In my previous blog post I did a short overview of the different cloud vendors, a bit about their focus areas and also a bit about strengths and weaknesses. The blogpost can be found here –>http://bit.ly/2CrBgZA .In this post I want to focus more on IaaS and the offerings surrounding it, first I want describe a bit about each vendor and then ill go into a bit more comparison and also include the price/performance factor here as well and end it with some focus on automation functionality and additional services.

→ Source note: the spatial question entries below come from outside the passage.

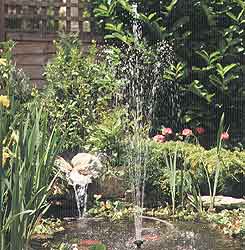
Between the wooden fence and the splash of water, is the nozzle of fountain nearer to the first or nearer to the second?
the splash of water

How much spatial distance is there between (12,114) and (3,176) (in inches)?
14.2

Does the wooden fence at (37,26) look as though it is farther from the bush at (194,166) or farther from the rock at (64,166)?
the bush at (194,166)

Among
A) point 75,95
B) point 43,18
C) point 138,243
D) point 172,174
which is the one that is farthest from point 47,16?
point 138,243

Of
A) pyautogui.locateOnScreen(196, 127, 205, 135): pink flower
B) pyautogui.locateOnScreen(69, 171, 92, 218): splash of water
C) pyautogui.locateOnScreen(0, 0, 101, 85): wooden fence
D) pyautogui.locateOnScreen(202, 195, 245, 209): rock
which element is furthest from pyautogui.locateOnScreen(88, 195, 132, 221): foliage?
pyautogui.locateOnScreen(0, 0, 101, 85): wooden fence

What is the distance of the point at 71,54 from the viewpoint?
6.68m

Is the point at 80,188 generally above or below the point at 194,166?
below

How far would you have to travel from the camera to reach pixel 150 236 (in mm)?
4797

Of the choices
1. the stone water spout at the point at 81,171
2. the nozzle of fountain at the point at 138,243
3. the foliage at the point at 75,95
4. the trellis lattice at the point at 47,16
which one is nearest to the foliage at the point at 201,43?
the trellis lattice at the point at 47,16

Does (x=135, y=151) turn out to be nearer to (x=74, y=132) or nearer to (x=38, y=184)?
(x=74, y=132)

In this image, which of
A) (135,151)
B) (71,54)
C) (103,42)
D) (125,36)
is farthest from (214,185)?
(103,42)

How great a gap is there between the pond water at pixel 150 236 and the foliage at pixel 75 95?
1307 mm

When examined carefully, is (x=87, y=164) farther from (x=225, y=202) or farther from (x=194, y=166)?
(x=225, y=202)

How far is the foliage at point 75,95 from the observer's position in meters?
6.41

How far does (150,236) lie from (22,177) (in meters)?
2.96
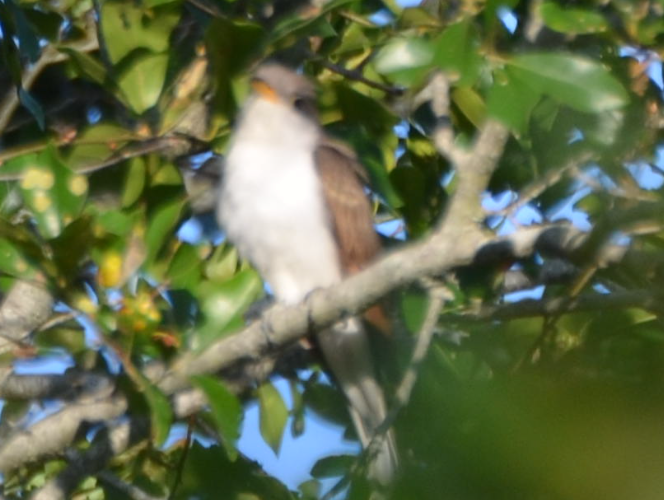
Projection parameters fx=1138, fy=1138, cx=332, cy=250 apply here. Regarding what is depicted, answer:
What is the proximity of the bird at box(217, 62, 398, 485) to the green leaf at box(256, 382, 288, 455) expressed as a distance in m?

As mentioned in my previous blogpost, IBM with its Softlayer capabilities has had extremely focus on bare-metal, with the addition on traditional IaaS and also with the extended partnership with VMware, they can also provide vCloud Foundation package (which also is a prerequisite package for VMware HCX) or just plain ESXi with vCenter deployment. On the bare-metal options we can choose between hourly or monthly pre-configured servers or customize with single to quad processing solutions that range from 4 to 72 cores. We can also order bare-metal servers with dedicated GPU offerings such as K2, K80, M60, P100). One of the cool features in terms of pure IaaS is that they offer pure Block storage as an option as well, using iSCSI or just plain file storage using NFS which also is an option. In terms of scale ability they can only offer up to 56 cores and 242 GB RAM for a single virtual machine which is a lot smaller then most offerings in Azure, Google and AWS. IBM like AWS and Azure also offers pre defined instances sizes which can be used and when setting up an instance you can also define what kind of network connectivity you want to have, by default you get 100 mbps uplink and private connectivity which is free, but if you want to up it to 1 GB you need to pay a cost. The main issue is that of all much of the concepts such as availability zones and other options for HA is not an option in IBM compared to GCP, AWS and Azure.

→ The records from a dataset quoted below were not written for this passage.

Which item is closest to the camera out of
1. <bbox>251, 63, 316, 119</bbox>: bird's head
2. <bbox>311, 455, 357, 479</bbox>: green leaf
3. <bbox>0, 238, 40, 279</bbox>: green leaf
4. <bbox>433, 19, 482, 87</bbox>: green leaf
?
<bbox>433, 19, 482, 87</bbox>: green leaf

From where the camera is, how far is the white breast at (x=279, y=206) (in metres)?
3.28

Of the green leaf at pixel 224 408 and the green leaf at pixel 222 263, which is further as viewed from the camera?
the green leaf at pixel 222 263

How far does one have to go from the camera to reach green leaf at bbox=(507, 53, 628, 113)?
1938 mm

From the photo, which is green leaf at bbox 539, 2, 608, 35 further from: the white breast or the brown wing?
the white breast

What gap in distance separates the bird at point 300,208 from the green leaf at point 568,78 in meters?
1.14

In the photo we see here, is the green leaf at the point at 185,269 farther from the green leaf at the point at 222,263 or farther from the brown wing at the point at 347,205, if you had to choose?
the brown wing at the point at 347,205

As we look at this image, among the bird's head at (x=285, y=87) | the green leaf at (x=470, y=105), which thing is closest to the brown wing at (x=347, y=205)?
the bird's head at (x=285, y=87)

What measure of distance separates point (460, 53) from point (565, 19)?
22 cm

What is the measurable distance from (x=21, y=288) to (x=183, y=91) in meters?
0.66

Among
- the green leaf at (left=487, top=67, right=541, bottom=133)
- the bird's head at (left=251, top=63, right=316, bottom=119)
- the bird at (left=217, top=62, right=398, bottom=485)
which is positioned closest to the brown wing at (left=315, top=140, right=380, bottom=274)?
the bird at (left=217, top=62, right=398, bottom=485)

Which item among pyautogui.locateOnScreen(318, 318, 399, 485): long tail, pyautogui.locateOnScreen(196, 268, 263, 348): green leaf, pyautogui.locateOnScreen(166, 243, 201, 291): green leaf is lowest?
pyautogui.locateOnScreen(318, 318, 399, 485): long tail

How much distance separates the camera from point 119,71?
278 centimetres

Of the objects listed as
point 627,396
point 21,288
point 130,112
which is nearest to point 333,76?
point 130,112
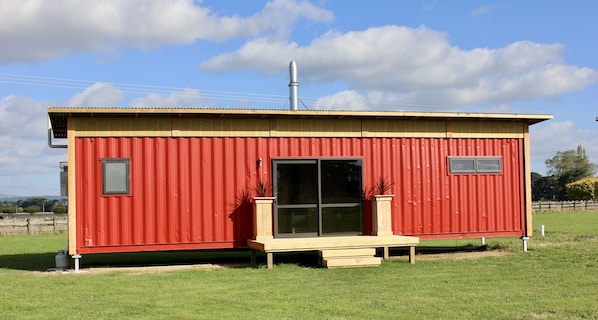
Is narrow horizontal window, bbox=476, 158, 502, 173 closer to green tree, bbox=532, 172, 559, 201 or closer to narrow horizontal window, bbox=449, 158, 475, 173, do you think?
narrow horizontal window, bbox=449, 158, 475, 173

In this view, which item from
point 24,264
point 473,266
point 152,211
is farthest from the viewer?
point 24,264

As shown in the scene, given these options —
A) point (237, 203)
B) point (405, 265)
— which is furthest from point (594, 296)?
point (237, 203)

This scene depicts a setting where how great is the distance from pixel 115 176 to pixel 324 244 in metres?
4.26

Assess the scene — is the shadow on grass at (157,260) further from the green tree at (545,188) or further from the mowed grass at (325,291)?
the green tree at (545,188)

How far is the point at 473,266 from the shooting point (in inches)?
467

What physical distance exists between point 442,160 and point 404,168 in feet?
3.10

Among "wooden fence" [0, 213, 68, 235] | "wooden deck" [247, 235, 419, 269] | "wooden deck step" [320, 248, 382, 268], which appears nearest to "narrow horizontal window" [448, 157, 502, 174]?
"wooden deck" [247, 235, 419, 269]

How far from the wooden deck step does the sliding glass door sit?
1454 mm

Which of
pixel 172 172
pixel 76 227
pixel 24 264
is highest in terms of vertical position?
pixel 172 172

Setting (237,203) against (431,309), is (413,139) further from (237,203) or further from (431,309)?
(431,309)

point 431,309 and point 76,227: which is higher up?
point 76,227

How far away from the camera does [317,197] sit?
13.5m

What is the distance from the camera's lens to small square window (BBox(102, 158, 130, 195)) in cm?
1254

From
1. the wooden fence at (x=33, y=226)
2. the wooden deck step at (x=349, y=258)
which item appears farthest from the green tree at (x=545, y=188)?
the wooden deck step at (x=349, y=258)
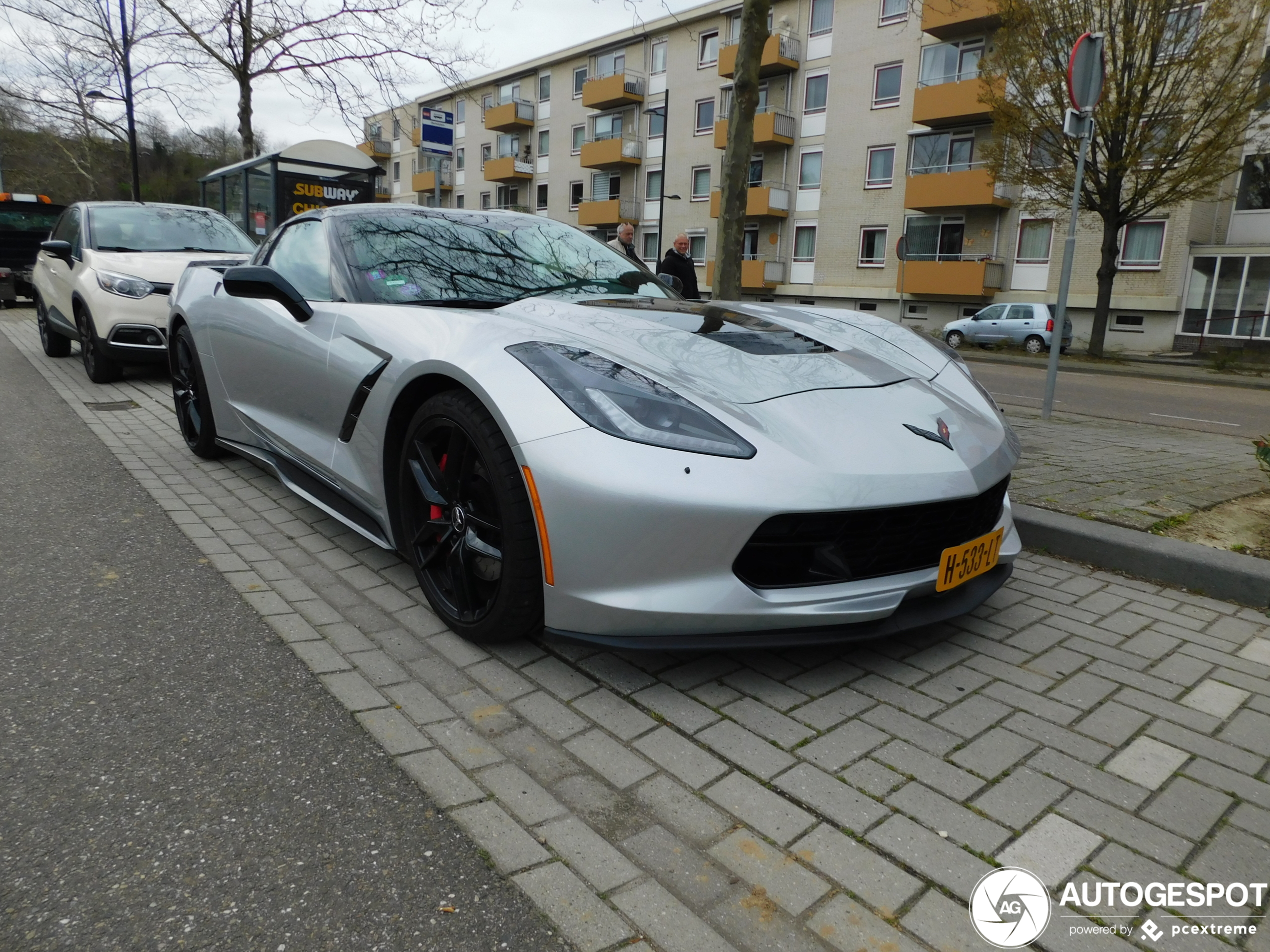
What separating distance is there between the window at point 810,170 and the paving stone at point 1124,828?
103 ft

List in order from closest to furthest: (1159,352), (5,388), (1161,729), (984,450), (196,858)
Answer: (196,858) < (1161,729) < (984,450) < (5,388) < (1159,352)

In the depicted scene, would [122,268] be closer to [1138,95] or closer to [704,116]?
[1138,95]

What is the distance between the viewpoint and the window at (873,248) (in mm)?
29344

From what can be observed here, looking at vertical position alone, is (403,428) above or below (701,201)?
below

In terms of Automation, IBM has a feature called Cloud Schematics which is natively based upon Terraform, so it is basically wrapping REST API calls using a IBM Provider in Terraform, https://ibm-cloud.github.io/tf-ibm-docs/ we also have the ability to run provision scripts which can be run at boot as part of a deployment. One of the things I feel is missing on IBM when it comes to automation is the ability to provider more overall system management capability such as Azure automation or AWS systems manager.

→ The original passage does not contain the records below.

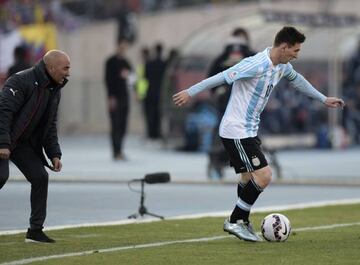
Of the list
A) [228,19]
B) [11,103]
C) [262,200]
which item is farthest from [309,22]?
[11,103]

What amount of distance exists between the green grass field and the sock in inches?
9.2

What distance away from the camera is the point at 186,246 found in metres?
10.7

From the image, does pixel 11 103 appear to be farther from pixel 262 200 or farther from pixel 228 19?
pixel 228 19

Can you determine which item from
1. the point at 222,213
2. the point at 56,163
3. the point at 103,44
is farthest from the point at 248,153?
the point at 103,44

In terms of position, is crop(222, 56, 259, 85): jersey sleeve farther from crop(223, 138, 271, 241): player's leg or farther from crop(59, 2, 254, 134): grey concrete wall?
crop(59, 2, 254, 134): grey concrete wall

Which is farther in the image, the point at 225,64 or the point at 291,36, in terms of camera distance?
the point at 225,64

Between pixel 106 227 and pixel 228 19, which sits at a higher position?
pixel 228 19

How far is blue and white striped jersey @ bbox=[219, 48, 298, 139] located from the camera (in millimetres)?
11164

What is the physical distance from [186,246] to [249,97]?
5.04 feet

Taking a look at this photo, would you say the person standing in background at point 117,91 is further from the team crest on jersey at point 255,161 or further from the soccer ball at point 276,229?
the soccer ball at point 276,229

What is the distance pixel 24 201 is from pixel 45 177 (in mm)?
4390

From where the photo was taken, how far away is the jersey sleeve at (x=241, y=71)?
1101cm

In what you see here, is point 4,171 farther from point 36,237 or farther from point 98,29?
point 98,29

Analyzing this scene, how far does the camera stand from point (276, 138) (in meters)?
27.3
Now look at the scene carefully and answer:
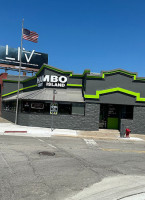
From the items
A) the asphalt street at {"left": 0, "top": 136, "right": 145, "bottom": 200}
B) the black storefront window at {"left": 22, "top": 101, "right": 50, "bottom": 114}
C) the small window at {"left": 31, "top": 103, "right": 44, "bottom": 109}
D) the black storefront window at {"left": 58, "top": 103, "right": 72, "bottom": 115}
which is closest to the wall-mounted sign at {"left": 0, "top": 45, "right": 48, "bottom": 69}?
the black storefront window at {"left": 22, "top": 101, "right": 50, "bottom": 114}

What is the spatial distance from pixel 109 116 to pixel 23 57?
23.2 m

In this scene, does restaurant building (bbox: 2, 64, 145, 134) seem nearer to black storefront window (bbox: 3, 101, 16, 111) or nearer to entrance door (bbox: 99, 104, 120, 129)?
entrance door (bbox: 99, 104, 120, 129)

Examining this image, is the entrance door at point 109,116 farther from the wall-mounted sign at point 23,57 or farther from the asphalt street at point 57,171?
the wall-mounted sign at point 23,57

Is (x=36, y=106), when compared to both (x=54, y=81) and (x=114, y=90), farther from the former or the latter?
(x=114, y=90)

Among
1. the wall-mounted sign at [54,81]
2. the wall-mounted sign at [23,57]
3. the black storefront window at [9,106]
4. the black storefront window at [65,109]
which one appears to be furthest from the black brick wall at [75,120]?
the wall-mounted sign at [23,57]

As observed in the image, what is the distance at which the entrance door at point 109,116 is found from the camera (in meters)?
22.1

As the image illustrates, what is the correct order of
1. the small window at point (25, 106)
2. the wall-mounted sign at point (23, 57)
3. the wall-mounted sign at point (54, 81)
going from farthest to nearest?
the wall-mounted sign at point (23, 57) < the wall-mounted sign at point (54, 81) < the small window at point (25, 106)

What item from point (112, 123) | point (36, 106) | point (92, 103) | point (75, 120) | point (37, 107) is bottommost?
point (112, 123)

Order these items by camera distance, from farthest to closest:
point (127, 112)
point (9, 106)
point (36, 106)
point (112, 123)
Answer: point (9, 106) < point (112, 123) < point (127, 112) < point (36, 106)

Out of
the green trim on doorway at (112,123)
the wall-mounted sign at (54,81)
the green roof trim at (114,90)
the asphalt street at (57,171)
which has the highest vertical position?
the wall-mounted sign at (54,81)

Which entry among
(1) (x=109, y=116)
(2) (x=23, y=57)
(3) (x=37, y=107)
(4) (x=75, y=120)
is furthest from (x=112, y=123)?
(2) (x=23, y=57)

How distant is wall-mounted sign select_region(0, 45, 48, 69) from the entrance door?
2121 cm

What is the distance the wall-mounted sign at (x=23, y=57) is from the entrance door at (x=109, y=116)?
69.6 feet

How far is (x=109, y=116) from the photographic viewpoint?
22219 mm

Google compared to the others have the most simplified deployment of virtual machines. Also they are the only vendor that has the option to defined custom instance sizes (for a bit higher prices of course) and also the flexibility when it comes to GPU flexibility for instance we can add GPU instances to any type of instance and also when it comes to disk type and sizes.
With Automation, Google has an API framework called Google Cloud Deployment Manager, which uses a YAML based syntax, but can also be using providers from Terraform or Puppet to do the deployment as well. Google also has the option do run start-up scripts on each virtual machine which allows for scripting of software and services inside the virtual machines. Google provides up to 96 vCPU and 1433 GB of memory on their largest instances. They however do not have any form of bare metal options, compared to IBM but that is not their focus either but like AWS, Google has gone into a partnership with Nutanix on a Hybric Cloud model which is going to be interesting to see how it turns out. Another cool thing about Google is that they provide live migrations of instances as default to handle maintance updates on their infrastructure.
For deployment of redudant solutions you need to be able to deploy instances across multiple zones within a region (Which is a simliar setup as Amazon Web Services do and Azure does with Availability Zones)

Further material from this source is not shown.